I pushed the play button again.

“Okay, here I go, Ms. Klein,” Mack was saying. “You said to select some passage from Shakespeare? How about this one? Then he cleared his throat and began, “When, in disgrace with Fortune and men’s eyes…”

His tone had changed drastically, had suddenly become ragged and somber.

“…I all alone beweep my outcast state, and trouble deaf heaven with my bootless cries-”

That was all that was on the tape. I rewound it and played it again. What did it mean? Was it a random selection or had it been chosen deliberately because it suited Mack’s frame of mind? When was it made? How long before he disappeared had it been made?

Esther Klein’s name was in the file of people the cops spoke to about Mack, but obviously she had offered nothing of consequence. I vaguely remembered that Dad and Mom had been surprised that Mack had been taking private acting lessons with her on the side. I can understand why he didn’t tell them. Dad was always afraid that Mack was becoming too interested in his theatre electives.

Then Esther Klein had been fatally mugged near her apartment on Amsterdam Avenue, nearly a year after Mack went missing. The thought occurred to me that there might have been other tapes that he made while he studied with her. If so, what happened to them after her death?

I stood in Mack’s room, holding the recorder, and realized it would be easy enough to find that out.

Esther Klein’s son, Aaron, was a close associate of Uncle Elliott. I would call him.

I put the recorder in my shoulder bag and began packing Mack’s clothes. When I was finished, the drawers in the dresser were empty, as were the closets. Mom had let Dad give Mack’s heavy coats away one particularly cold winter, when the charities were pleading for them.

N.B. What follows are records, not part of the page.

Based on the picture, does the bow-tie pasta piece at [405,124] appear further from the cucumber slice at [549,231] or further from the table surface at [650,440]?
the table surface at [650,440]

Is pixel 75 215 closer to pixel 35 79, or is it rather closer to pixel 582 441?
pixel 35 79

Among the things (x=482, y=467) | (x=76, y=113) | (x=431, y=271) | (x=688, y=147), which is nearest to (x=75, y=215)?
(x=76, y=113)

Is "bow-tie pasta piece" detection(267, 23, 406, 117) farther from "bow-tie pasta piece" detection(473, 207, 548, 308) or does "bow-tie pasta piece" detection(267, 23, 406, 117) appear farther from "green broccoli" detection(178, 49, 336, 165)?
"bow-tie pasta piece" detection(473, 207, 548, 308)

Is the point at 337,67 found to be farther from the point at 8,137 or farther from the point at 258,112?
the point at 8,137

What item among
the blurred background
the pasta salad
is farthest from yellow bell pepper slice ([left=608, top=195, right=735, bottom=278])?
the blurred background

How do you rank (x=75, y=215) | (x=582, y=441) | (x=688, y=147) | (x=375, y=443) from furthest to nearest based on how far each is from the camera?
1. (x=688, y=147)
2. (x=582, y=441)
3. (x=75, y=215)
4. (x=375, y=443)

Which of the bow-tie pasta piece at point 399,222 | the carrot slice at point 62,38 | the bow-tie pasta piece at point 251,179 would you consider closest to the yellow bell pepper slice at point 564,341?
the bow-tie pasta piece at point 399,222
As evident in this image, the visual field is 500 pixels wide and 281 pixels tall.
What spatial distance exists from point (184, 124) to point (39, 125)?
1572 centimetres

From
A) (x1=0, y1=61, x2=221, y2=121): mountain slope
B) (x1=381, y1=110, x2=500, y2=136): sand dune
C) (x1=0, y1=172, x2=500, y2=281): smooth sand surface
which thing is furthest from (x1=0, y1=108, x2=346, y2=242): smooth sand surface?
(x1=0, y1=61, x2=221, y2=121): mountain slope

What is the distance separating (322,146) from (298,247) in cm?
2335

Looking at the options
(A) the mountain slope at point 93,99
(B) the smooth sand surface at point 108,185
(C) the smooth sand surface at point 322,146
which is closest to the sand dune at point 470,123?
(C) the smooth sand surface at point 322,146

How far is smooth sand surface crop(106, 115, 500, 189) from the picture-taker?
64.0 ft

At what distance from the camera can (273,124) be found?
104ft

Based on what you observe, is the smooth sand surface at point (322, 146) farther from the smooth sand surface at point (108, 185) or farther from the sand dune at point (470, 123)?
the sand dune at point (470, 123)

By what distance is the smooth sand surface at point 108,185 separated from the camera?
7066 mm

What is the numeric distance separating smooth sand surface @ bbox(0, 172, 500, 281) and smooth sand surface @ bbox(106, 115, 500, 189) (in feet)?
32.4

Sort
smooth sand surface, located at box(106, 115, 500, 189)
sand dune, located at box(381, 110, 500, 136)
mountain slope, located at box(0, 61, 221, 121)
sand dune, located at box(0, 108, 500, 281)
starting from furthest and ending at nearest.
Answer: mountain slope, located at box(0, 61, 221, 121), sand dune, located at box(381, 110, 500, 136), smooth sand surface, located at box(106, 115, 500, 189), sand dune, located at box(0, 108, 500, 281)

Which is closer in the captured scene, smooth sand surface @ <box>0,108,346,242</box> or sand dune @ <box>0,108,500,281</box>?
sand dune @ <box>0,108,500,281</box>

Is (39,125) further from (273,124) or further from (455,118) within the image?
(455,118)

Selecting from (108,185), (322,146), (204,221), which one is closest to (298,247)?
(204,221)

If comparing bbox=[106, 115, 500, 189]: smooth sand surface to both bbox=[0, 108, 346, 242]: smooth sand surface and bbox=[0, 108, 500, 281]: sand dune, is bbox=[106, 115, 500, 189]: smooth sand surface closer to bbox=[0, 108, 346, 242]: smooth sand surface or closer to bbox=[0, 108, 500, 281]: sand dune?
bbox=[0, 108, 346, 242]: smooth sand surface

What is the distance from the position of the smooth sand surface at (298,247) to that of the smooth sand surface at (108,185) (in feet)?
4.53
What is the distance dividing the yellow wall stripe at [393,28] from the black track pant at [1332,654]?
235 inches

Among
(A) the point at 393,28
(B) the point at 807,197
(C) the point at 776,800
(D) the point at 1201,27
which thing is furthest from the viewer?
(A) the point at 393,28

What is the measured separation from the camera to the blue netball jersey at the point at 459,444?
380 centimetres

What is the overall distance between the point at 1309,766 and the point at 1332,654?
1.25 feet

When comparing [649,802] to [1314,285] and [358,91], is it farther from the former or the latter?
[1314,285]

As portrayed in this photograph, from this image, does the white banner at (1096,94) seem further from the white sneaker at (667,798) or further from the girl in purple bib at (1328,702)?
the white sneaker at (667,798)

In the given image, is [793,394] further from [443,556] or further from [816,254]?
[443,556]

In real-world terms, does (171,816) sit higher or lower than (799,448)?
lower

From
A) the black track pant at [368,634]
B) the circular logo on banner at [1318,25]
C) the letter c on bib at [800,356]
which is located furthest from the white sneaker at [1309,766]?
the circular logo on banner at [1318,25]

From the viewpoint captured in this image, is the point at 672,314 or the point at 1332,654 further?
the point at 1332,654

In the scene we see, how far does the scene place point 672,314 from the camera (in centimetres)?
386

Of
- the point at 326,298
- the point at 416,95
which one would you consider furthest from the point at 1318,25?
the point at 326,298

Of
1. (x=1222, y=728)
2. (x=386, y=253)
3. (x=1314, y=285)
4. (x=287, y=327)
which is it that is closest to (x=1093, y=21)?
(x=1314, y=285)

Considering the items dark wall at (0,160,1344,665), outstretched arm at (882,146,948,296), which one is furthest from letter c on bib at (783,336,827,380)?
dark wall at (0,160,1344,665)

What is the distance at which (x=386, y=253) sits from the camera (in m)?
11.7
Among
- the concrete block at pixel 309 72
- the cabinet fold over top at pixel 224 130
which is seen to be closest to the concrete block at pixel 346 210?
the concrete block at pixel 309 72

As I was about to close the second suitcase, I hesitated, then took out the formal black tie I had tied for Mack just before we posed for our Christmas picture that last year. I held it in my hands thinking back to how I had told him to lean down because I couldn’t reach high enough to tie it tight.

As I wrapped it in tissue and put it in my shoulder bag to take back to Thompson Street with me, I remembered Mack’s laughing response, “‘Blest be the tie that binds.’ Now, please don’t make a mess of it, Carolyn.”